According to several HCM-analyses by Zappalà, Mothé-Diniz, as well as Milani and Knežević, Koussevitzky is a core member the Eos family (606), the largest asteroid family of the outer main belt consisting of nearly 10,000 asteroids. However, in a more recent HCM-analysis by Nesvorný, Koussevitzky is a non-family asteroid from the main belt's background population.

It orbits the Sun in the outer asteroid belt at a distance of 2.7–3.4 AU once every 5 years and 3 months (1,923 days; semi-major axis of 3.03 AU). Its orbit has an eccentricity of 0.12 and an inclination of 11° with respect to the ecliptic. The asteroid was first observed as at Simeiz Observatory in August 1929. The body's observation arc begins with its official discovery observation at Goethe Link in July 1950.

== Naming ==

This minor planet was named in memory of Russian-born Serge Koussevitzky (1874–1951), long-time music director and conductor of the Boston Symphony Orchestra. The asteroid's name was proposed by astronomer Frank K. Edmondson of Indiana University on the occasion of Serge Koussevitzky's centenary of the birth on 26 July 1974. The official was published by the Minor Planet Center on 1 January 1974 (M.P.C. 3569).

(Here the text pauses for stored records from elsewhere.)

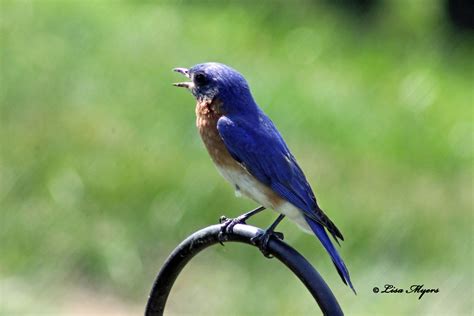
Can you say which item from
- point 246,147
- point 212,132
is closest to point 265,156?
point 246,147

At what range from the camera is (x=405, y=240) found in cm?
678

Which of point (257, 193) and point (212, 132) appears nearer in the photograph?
point (257, 193)

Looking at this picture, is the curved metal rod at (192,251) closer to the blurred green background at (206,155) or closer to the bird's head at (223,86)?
the bird's head at (223,86)

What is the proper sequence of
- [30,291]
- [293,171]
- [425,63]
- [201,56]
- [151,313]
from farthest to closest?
[425,63] → [201,56] → [30,291] → [293,171] → [151,313]

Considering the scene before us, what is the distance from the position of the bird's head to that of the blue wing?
0.24 feet

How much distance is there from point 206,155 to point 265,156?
9.59 feet

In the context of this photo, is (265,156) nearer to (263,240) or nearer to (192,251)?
(263,240)

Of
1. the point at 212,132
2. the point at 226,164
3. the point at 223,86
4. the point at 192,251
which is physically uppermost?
the point at 223,86

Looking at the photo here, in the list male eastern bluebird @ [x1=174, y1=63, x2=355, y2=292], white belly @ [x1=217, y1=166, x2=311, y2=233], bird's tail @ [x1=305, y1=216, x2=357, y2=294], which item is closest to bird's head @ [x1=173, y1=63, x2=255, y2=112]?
male eastern bluebird @ [x1=174, y1=63, x2=355, y2=292]

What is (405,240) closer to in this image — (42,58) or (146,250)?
(146,250)

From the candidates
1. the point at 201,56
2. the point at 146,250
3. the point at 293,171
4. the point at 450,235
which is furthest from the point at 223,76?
the point at 201,56

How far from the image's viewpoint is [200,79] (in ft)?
14.5

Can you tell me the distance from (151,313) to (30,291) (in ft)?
9.58

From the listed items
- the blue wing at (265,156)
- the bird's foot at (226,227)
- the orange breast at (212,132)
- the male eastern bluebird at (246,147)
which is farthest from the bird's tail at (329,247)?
the orange breast at (212,132)
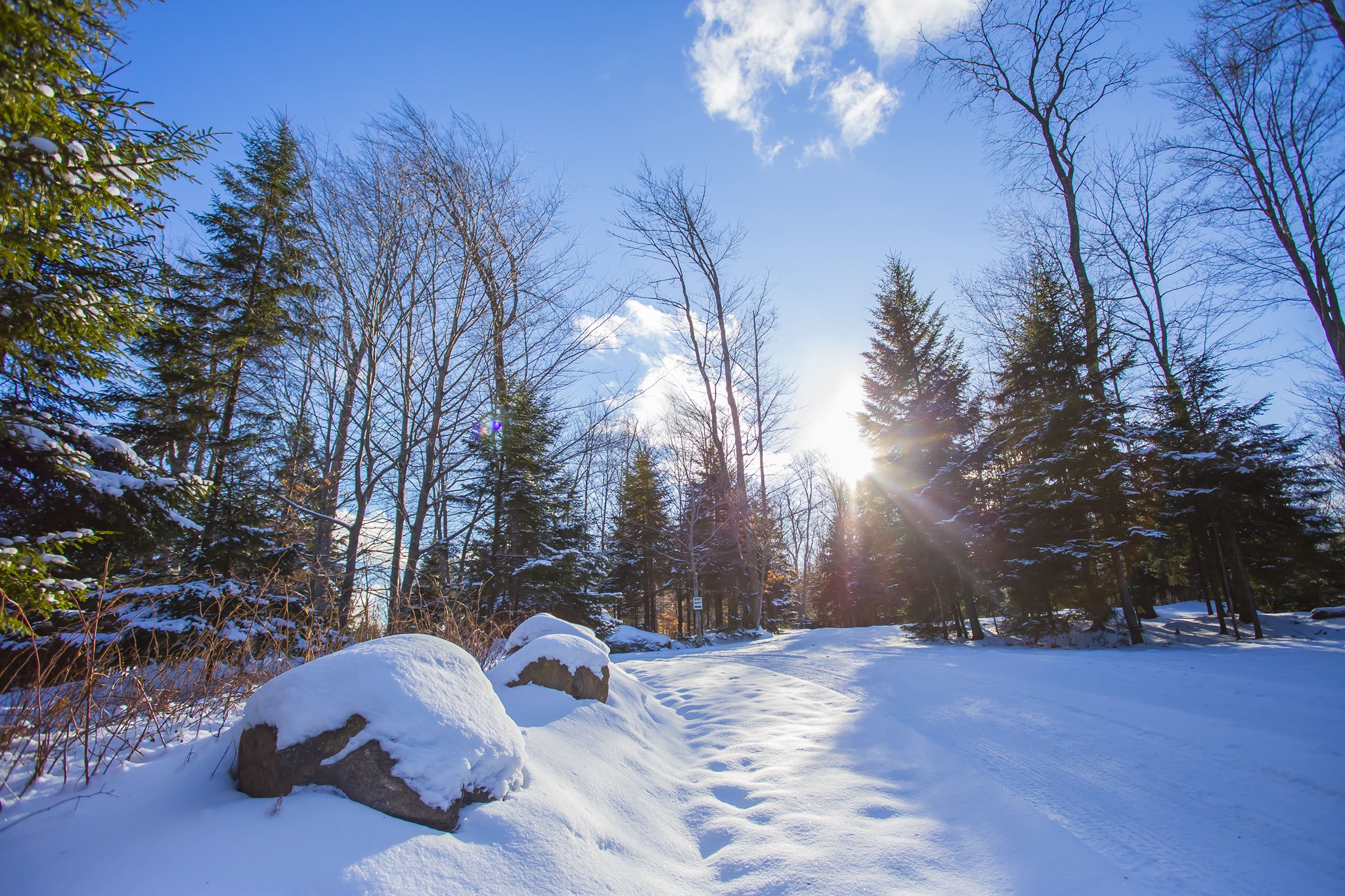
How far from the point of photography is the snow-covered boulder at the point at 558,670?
3.91 meters

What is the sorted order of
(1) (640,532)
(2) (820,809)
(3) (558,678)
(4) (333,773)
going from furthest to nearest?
1. (1) (640,532)
2. (3) (558,678)
3. (2) (820,809)
4. (4) (333,773)

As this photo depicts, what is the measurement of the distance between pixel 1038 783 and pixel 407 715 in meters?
3.46

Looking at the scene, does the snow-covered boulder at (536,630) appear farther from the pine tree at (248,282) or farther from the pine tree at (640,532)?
the pine tree at (640,532)

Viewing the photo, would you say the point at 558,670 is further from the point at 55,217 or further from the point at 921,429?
the point at 921,429

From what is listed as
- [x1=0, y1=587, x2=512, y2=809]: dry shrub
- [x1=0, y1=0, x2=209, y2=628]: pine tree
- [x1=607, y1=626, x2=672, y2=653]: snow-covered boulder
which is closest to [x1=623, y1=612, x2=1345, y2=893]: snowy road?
[x1=0, y1=587, x2=512, y2=809]: dry shrub

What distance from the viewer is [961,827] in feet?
8.64

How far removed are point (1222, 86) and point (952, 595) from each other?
459 inches

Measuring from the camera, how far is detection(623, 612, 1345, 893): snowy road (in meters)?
2.25

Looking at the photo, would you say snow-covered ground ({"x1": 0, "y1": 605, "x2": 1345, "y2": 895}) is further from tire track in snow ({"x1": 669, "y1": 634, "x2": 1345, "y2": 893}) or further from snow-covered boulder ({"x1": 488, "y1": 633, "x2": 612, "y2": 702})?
snow-covered boulder ({"x1": 488, "y1": 633, "x2": 612, "y2": 702})

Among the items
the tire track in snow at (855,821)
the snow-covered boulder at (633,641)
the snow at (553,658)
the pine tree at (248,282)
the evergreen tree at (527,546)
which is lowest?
the snow-covered boulder at (633,641)

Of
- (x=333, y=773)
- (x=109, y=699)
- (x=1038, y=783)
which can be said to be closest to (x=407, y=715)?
(x=333, y=773)

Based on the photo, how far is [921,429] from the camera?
1379 centimetres

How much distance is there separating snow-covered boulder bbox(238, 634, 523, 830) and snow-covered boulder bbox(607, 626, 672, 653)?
494 inches

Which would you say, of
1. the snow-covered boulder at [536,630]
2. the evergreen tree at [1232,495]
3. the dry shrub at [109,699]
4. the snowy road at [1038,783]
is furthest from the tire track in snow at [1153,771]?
the evergreen tree at [1232,495]
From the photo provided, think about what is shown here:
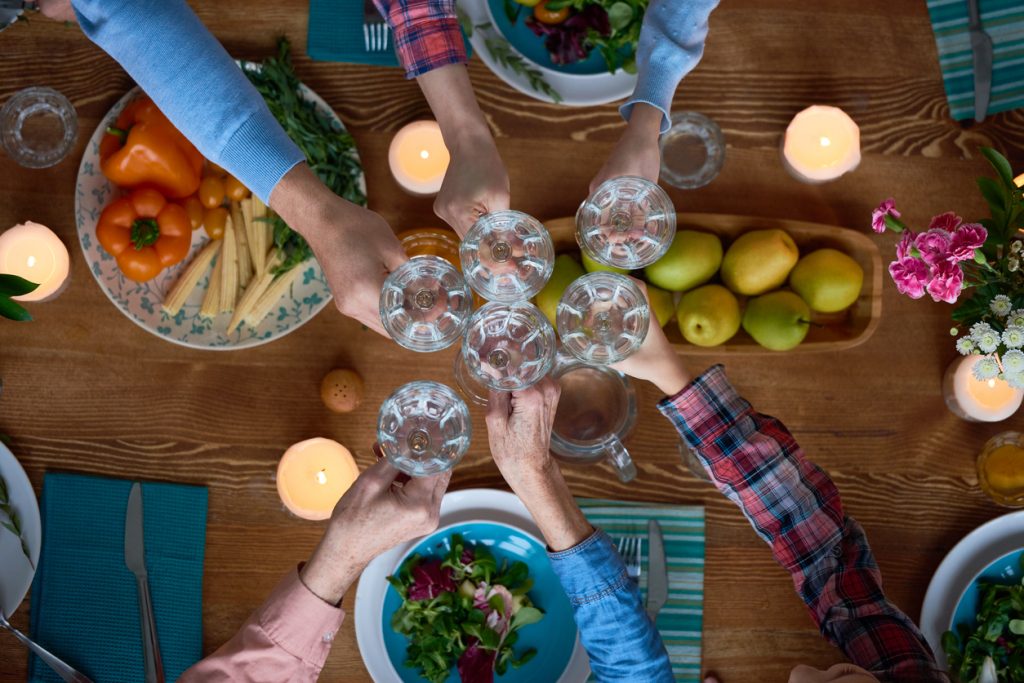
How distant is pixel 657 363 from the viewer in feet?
3.77

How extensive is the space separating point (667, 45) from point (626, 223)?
27 centimetres

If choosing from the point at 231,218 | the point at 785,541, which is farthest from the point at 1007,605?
the point at 231,218

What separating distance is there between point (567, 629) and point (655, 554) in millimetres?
195

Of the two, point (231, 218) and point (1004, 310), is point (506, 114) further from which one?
point (1004, 310)

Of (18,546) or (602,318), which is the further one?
(18,546)

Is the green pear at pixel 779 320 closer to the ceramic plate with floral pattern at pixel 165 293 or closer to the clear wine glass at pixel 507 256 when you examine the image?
the clear wine glass at pixel 507 256

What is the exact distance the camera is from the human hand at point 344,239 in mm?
1021

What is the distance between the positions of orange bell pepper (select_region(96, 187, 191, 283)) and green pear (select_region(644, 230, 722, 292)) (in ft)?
2.66

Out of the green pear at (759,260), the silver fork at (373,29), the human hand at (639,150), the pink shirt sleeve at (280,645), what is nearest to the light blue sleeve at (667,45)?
the human hand at (639,150)

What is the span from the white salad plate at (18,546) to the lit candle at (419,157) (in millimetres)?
816

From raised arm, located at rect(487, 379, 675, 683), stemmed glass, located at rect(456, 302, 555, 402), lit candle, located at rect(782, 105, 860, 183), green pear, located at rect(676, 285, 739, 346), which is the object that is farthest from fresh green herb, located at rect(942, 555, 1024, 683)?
stemmed glass, located at rect(456, 302, 555, 402)

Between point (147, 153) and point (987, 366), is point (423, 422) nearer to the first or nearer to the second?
point (147, 153)

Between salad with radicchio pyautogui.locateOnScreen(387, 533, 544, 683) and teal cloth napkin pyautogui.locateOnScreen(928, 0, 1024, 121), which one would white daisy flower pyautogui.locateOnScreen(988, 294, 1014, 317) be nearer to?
teal cloth napkin pyautogui.locateOnScreen(928, 0, 1024, 121)

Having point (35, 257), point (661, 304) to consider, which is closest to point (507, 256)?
point (661, 304)
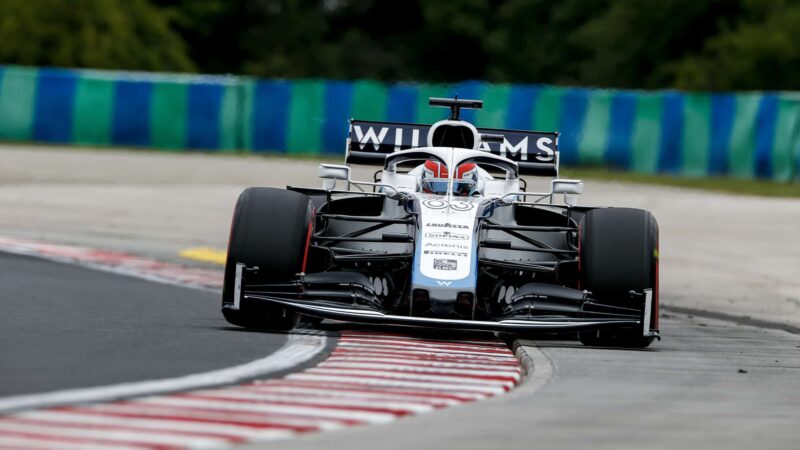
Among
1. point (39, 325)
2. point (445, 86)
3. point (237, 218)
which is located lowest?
point (39, 325)

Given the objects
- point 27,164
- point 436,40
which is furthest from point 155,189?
point 436,40

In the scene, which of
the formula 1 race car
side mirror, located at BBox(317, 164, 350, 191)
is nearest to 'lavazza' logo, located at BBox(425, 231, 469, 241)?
the formula 1 race car

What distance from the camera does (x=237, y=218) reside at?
1246cm

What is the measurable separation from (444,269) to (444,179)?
1.44m

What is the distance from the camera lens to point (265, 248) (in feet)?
40.5

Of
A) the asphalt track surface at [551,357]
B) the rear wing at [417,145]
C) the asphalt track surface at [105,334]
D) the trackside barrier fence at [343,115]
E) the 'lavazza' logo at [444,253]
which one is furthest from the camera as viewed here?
the trackside barrier fence at [343,115]

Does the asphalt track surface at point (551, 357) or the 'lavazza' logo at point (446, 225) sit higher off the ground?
the 'lavazza' logo at point (446, 225)

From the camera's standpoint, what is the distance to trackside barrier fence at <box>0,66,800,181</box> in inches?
1423

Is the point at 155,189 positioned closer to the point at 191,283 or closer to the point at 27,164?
the point at 27,164

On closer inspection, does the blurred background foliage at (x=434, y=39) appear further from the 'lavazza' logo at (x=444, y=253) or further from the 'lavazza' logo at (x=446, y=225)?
the 'lavazza' logo at (x=444, y=253)

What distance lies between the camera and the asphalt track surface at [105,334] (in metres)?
9.41

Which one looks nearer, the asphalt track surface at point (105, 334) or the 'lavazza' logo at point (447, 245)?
the asphalt track surface at point (105, 334)

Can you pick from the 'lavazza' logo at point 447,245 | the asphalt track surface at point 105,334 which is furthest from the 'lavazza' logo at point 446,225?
the asphalt track surface at point 105,334

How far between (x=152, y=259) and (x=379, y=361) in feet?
28.9
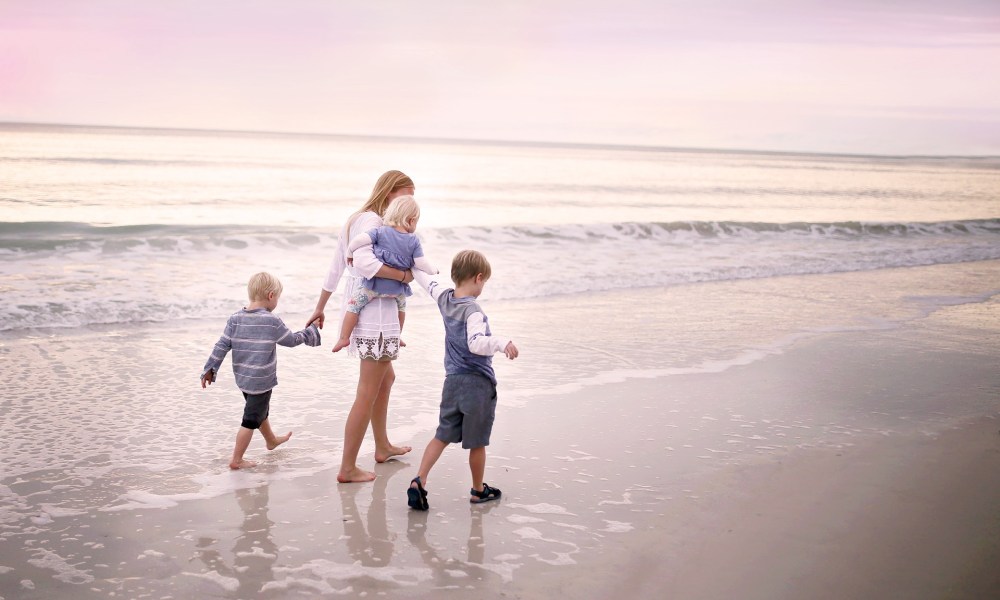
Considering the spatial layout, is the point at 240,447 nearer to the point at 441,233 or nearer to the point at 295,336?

== Physical characteristics ==

In the SMASS classification, Koussevitzky is a stony K-type asteroid, typical for members of the Eos family. The asteroid has also been characterized as an L-type by Pan-STARRS.

=== Rotation period ===

In June 2013, a rotational lightcurve of Koussevitzky was obtained from photometric observations by Brian Warner at the Palmer Divide Station in California. Lightcurve analysis gave a well-defined rotation period of 6.318±0.005 hours with a brightness variation of 0.40 magnitude (U=3). Alternative period determinations of 6.325, 6.328 and 6.329 hours were made by astronomers at the University of Iowa using its Rigel Telescope at the Iowa Robotic Observatory in Arizona, by French amateur astronomer René Roy, and by staff members of the Palomar Transient Factory in California, respectively (U=x2/3-/2).

=== Diameter and albedo ===

According to the surveys carried out by the Infrared Astronomical Satellite IRAS, the Japanese Akari satellite and the NEOWISE mission of NASA's Wide-field Infrared Survey Explorer, Koussevitzky measures between 17.88 and 23.26 kilometers in diameter and its surface has an albedo between 0.1426 and 0.241. The Collaborative Asteroid Lightcurve Link derives an albedo of 0.1506 and a diameter of 18.82 kilometers based on an absolute magnitude of 11.3.